Problem description> Every record, from the first line to the last, needs to be given again exactly.

Dataset excerpts:
=-=-=
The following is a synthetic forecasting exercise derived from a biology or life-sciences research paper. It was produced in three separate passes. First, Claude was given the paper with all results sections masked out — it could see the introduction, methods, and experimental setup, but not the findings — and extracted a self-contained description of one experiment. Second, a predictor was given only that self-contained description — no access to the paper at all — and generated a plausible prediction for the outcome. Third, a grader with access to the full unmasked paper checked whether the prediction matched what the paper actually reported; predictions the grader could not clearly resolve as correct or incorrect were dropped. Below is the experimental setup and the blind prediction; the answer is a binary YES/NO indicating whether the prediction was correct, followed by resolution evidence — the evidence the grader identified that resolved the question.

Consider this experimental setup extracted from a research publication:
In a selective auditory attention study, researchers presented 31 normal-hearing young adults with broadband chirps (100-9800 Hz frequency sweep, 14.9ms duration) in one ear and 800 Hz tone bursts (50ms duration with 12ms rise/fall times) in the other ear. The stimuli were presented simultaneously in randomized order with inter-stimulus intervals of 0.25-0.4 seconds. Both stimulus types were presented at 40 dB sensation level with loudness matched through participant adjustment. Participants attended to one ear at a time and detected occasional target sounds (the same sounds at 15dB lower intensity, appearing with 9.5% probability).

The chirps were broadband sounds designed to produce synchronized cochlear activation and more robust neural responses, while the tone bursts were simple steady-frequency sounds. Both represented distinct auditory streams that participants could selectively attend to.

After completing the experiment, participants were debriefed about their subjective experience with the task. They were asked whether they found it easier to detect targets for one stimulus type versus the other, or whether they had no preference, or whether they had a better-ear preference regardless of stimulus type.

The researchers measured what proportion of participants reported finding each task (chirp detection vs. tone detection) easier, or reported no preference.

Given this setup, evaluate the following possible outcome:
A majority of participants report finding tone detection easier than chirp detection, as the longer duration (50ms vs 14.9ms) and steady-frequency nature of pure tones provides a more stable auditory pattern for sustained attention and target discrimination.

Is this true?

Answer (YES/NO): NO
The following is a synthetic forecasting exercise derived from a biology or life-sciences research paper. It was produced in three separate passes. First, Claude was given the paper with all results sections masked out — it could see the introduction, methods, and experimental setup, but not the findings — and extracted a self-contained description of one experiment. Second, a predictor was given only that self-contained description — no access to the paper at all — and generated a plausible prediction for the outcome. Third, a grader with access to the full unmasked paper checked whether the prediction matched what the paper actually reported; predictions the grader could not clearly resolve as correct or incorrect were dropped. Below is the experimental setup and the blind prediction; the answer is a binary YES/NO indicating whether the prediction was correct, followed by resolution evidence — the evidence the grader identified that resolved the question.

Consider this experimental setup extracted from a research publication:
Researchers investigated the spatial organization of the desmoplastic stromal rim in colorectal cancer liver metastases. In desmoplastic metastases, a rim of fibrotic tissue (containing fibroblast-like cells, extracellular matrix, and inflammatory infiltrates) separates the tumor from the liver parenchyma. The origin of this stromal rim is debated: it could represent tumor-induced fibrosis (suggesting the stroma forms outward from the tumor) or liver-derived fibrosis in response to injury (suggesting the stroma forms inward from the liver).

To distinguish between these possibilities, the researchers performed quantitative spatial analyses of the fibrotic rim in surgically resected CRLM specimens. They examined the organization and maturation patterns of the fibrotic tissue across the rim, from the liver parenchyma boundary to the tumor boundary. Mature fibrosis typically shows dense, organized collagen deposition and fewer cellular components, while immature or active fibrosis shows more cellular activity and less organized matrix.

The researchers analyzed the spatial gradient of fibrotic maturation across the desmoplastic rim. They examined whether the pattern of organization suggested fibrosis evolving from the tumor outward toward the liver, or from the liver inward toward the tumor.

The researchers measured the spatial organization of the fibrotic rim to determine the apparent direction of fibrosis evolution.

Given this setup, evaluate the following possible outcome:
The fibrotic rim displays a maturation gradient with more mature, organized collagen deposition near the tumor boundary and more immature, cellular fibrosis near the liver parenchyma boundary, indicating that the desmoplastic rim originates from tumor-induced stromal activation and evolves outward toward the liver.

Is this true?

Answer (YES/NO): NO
=-=-=
Solution>
The following is a synthetic forecasting exercise derived from a biology or life-sciences research paper. It was produced in three separate passes. First, Claude was given the paper with all results sections masked out — it could see the introduction, methods, and experimental setup, but not the findings — and extracted a self-contained description of one experiment. Second, a predictor was given only that self-contained description — no access to the paper at all — and generated a plausible prediction for the outcome. Third, a grader with access to the full unmasked paper checked whether the prediction matched what the paper actually reported; predictions the grader could not clearly resolve as correct or incorrect were dropped. Below is the experimental setup and the blind prediction; the answer is a binary YES/NO indicating whether the prediction was correct, followed by resolution evidence — the evidence the grader identified that resolved the question.

Consider this experimental setup extracted from a research publication:
In a selective auditory attention study, researchers presented 31 normal-hearing young adults with broadband chirps (100-9800 Hz frequency sweep, 14.9ms duration) in one ear and 800 Hz tone bursts (50ms duration with 12ms rise/fall times) in the other ear. The stimuli were presented simultaneously in randomized order with inter-stimulus intervals of 0.25-0.4 seconds. Both stimulus types were presented at 40 dB sensation level with loudness matched through participant adjustment. Participants attended to one ear at a time and detected occasional target sounds (the same sounds at 15dB lower intensity, appearing with 9.5% probability).

The chirps were broadband sounds designed to produce synchronized cochlear activation and more robust neural responses, while the tone bursts were simple steady-frequency sounds. Both represented distinct auditory streams that participants could selectively attend to.

After completing the experiment, participants were debriefed about their subjective experience with the task. They were asked whether they found it easier to detect targets for one stimulus type versus the other, or whether they had no preference, or whether they had a better-ear preference regardless of stimulus type.

The researchers measured what proportion of participants reported finding each task (chirp detection vs. tone detection) easier, or reported no preference.

Given this setup, evaluate the following possible outcome:
A majority of participants report finding tone detection easier than chirp detection, as the longer duration (50ms vs 14.9ms) and steady-frequency nature of pure tones provides a more stable auditory pattern for sustained attention and target discrimination.

Is this true?

Answer (YES/NO): NO
The following is a synthetic forecasting exercise derived from a biology or life-sciences research paper. It was produced in three separate passes. First, Claude was given the paper with all results sections masked out — it could see the introduction, methods, and experimental setup, but not the findings — and extracted a self-contained description of one experiment. Second, a predictor was given only that self-contained description — no access to the paper at all — and generated a plausible prediction for the outcome. Third, a grader with access to the full unmasked paper checked whether the prediction matched what the paper actually reported; predictions the grader could not clearly resolve as correct or incorrect were dropped. Below is the experimental setup and the blind prediction; the answer is a binary YES/NO indicating whether the prediction was correct, followed by resolution evidence — the evidence the grader identified that resolved the question.

Consider this experimental setup extracted from a research publication:
Researchers investigated the spatial organization of the desmoplastic stromal rim in colorectal cancer liver metastases. In desmoplastic metastases, a rim of fibrotic tissue (containing fibroblast-like cells, extracellular matrix, and inflammatory infiltrates) separates the tumor from the liver parenchyma. The origin of this stromal rim is debated: it could represent tumor-induced fibrosis (suggesting the stroma forms outward from the tumor) or liver-derived fibrosis in response to injury (suggesting the stroma forms inward from the liver).

To distinguish between these possibilities, the researchers performed quantitative spatial analyses of the fibrotic rim in surgically resected CRLM specimens. They examined the organization and maturation patterns of the fibrotic tissue across the rim, from the liver parenchyma boundary to the tumor boundary. Mature fibrosis typically shows dense, organized collagen deposition and fewer cellular components, while immature or active fibrosis shows more cellular activity and less organized matrix.

The researchers analyzed the spatial gradient of fibrotic maturation across the desmoplastic rim. They examined whether the pattern of organization suggested fibrosis evolving from the tumor outward toward the liver, or from the liver inward toward the tumor.

The researchers measured the spatial organization of the fibrotic rim to determine the apparent direction of fibrosis evolution.

Given this setup, evaluate the following possible outcome:
The fibrotic rim displays a maturation gradient with more mature, organized collagen deposition near the tumor boundary and more immature, cellular fibrosis near the liver parenchyma boundary, indicating that the desmoplastic rim originates from tumor-induced stromal activation and evolves outward toward the liver.

Is this true?

Answer (YES/NO): NO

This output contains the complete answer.